5G : vers un déploiement plus rapide que pour la 4G ?
Pour un déploiement plus rapide de la couverture 5G, l’État promet de baisser le prix d'acquisition des fréquences

(CCM) — Alors que le réseau 4G ne couvre toujours pas 100% du territoire français ni de sa population, les opérateurs sont déjà tournés vers l'avenir et la 5G. Avec en ligne de mire l'acquisition des fameuses fréquences, dont l'attribution à déjà pris du retard. Pour accélérer la cadence, et surtout faire en sorte que le développement du réseau se fasse plus rapidement que celui du réseau 4G, le gouvernement français va accorder une substantielle ristourne aux opérateurs mobiles.

Du côté du Secrétariat d'État auprès du ministre de l'Économie et des Finances, en charge de gérer la vente des fréquences aux opérateurs, on a en effet visiblement appris des différentes erreurs du déploiement de la 4G. La Secrétaire d'État Agnès Pannier-Runacher l'avait déjà annoncé il y a plusieurs mois et l'a de nouveau confirmé à nos confrères du Figaro : le prix des réserves des enchères pour l'attribution des fréquences devrait être "plus proche de 1,5 milliard d’euros que de 3 milliards". Pour mémoire, il avait atteint 2,5 milliards d'euros pour la 4G, ce qui avait été une des causes de son déploiement au ralenti.

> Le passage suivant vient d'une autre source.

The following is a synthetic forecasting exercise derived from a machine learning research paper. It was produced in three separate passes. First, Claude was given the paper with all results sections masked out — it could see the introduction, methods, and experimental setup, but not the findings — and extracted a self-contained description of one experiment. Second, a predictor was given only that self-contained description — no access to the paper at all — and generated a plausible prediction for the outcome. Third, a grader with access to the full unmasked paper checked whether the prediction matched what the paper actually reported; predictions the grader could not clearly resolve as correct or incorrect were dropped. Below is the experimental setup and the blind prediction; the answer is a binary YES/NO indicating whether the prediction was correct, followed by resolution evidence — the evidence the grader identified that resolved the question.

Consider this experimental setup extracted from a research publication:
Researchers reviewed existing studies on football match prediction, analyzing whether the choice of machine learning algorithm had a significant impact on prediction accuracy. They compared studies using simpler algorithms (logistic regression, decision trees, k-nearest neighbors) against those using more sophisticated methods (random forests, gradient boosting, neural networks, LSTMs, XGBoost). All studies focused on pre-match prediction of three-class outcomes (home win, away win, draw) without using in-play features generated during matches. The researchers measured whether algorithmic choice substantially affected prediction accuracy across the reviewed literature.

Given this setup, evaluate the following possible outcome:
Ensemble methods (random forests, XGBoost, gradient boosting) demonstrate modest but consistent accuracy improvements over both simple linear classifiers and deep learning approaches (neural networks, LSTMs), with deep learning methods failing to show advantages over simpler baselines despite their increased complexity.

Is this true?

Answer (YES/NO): NO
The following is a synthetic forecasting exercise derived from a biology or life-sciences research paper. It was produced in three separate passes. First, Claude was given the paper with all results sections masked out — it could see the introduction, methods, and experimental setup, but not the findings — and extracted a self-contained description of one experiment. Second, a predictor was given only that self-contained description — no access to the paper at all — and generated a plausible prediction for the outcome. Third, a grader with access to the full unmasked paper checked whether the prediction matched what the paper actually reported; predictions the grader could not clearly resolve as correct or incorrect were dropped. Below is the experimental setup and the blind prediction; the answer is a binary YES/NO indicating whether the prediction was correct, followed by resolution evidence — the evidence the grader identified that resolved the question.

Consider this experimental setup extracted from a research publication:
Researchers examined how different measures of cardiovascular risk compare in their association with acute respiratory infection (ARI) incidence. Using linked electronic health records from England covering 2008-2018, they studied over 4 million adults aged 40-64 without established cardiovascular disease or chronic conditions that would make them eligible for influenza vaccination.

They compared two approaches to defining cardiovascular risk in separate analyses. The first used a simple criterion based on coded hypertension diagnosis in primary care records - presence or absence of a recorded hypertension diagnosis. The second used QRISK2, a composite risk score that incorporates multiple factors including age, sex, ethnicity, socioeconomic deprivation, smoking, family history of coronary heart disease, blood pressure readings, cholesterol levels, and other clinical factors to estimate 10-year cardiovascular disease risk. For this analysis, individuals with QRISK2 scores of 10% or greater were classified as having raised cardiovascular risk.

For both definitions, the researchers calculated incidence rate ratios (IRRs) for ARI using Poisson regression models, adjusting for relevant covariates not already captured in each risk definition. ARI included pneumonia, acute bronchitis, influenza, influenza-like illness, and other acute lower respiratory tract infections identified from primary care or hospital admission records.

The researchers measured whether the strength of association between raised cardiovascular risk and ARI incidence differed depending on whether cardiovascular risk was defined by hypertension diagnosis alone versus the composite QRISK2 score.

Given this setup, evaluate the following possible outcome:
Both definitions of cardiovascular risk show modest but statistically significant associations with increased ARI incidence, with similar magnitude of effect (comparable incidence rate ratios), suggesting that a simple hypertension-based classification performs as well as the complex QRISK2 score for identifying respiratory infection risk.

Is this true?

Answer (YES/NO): NO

Mais ce geste commercial plutôt sympathique pour les opérateurs aura cependant une contrepartie importante pour les consommateurs. En effet, Bouygues Telecom, Free Mobile, Orange et SFR seront priés de prendre "des engagements forts" concernant la couverture du territoire. En clair, ils sont sommés d'accélérer un peu le mouvement, d'autant que la France a déjà pris du retard, et pas uniquement en raison de la mise aux enchères retardées des fréquences.

Malgré cette bonne volonté visible du gouvernement, il faut espérer que les opérateurs tiendront leurs promesses. Ils peuvent en tout cas se réjouir que le scénario du déploiement 5G n'ait pas été le même que chez nos voisins italiens, où le prix d'attribution des fréquences a atteint 6,55 milliards d'euros.

Le déploiement pourrait également prendre du plomb dans l'aile en raison de la loi "Huawei". Encore en discussion, cette loi obligerait - si elle est définitivement ratifiée - les opérateurs à obtenir une autorisation de l'Agence nationale de la sécurité des systèmes d'information avant toute installation, par mesure de sécurité. Même si tous les équipementiers seraient concernés, cette loi fait bien sûr écho à la vague de suspicion autour de Huawei, qui reste le premier fournisseur d'infrastructure 5G.